### TASK STATEMENT
Transcribe exactly the lines from the one holding "Viewing the photograph" to the end of the data below, including both of those lines and no others.

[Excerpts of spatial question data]
--------------------------------
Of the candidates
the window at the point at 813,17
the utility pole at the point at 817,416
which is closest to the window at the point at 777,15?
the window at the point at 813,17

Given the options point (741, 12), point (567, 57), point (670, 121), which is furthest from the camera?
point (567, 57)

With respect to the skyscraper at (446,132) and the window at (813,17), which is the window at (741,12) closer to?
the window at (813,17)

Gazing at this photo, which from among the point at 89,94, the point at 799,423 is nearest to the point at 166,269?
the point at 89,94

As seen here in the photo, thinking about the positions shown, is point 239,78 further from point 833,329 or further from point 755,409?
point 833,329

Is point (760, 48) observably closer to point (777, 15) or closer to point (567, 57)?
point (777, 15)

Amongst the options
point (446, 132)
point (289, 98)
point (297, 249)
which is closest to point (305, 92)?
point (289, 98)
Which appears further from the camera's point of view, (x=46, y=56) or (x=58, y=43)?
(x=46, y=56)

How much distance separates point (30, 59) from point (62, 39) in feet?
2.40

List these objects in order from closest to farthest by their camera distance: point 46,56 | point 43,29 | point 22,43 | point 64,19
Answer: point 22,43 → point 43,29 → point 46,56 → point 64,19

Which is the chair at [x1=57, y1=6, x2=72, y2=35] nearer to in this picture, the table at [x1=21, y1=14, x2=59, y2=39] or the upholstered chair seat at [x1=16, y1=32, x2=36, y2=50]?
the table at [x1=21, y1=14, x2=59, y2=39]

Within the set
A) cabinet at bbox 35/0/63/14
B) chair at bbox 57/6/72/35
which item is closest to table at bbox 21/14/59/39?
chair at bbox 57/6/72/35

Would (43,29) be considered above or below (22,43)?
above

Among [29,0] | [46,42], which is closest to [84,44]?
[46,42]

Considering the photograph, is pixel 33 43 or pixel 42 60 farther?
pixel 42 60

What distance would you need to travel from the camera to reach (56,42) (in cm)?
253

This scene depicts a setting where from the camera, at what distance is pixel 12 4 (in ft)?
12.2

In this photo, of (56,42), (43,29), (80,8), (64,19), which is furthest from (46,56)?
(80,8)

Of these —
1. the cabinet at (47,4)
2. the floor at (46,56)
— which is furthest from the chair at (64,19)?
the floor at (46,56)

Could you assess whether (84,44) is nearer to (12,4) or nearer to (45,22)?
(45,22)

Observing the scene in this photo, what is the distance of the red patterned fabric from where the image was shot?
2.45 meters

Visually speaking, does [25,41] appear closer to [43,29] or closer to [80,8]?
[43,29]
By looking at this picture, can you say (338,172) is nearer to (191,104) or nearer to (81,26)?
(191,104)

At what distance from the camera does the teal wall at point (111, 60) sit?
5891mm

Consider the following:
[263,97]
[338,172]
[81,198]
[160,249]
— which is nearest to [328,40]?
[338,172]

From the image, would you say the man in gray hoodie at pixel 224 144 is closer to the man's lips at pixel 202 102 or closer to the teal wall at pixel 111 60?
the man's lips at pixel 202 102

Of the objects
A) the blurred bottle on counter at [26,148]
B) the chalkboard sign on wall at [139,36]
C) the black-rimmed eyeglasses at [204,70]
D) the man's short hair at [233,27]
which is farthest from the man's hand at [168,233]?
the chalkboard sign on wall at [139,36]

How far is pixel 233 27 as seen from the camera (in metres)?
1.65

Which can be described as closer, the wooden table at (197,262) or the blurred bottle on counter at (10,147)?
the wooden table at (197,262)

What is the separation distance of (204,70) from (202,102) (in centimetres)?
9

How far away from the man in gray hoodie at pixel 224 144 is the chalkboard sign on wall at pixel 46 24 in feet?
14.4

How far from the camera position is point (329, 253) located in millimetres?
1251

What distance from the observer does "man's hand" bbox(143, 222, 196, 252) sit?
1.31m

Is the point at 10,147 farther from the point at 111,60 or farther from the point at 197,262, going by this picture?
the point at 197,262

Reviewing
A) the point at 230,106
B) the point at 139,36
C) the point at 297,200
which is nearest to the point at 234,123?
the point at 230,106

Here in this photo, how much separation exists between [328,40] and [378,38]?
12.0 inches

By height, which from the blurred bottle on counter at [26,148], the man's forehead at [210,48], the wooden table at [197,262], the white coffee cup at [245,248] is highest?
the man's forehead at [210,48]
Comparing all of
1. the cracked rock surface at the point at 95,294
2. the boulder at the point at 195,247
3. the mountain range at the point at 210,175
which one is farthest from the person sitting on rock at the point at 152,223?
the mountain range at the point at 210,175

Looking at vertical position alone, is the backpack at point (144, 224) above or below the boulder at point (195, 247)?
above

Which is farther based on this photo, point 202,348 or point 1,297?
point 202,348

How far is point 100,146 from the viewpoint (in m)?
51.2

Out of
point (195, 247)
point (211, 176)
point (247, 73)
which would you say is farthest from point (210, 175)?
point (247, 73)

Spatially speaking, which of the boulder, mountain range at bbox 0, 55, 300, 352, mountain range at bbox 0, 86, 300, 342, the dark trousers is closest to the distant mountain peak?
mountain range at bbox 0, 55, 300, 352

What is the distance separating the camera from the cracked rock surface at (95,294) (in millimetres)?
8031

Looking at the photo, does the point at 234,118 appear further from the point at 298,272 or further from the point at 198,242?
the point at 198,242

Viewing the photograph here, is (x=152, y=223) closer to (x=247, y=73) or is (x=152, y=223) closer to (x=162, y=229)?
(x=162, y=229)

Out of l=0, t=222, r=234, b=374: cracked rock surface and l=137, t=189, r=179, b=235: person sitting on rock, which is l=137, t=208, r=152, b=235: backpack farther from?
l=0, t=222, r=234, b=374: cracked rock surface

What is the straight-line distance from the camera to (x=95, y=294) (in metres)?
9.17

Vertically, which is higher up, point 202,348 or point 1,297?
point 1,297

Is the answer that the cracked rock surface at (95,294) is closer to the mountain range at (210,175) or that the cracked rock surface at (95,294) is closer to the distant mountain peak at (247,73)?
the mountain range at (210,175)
--------------------------------
### RIGHT ANSWER
Viewing the photograph here, is (x=152, y=223) closer to (x=247, y=73) or is (x=152, y=223) closer to (x=162, y=229)?
(x=162, y=229)

Out of l=0, t=222, r=234, b=374: cracked rock surface and l=137, t=189, r=179, b=235: person sitting on rock, which is l=137, t=208, r=152, b=235: backpack farther from?
l=0, t=222, r=234, b=374: cracked rock surface

What is the straight-line distance from the camera to (x=95, y=294) (in metres)?
9.17

Vertically, which is higher up, point 202,348 or point 1,297?
point 1,297

Is the answer that the cracked rock surface at (95,294) is closer to the mountain range at (210,175) or that the cracked rock surface at (95,294) is closer to the distant mountain peak at (247,73)?
the mountain range at (210,175)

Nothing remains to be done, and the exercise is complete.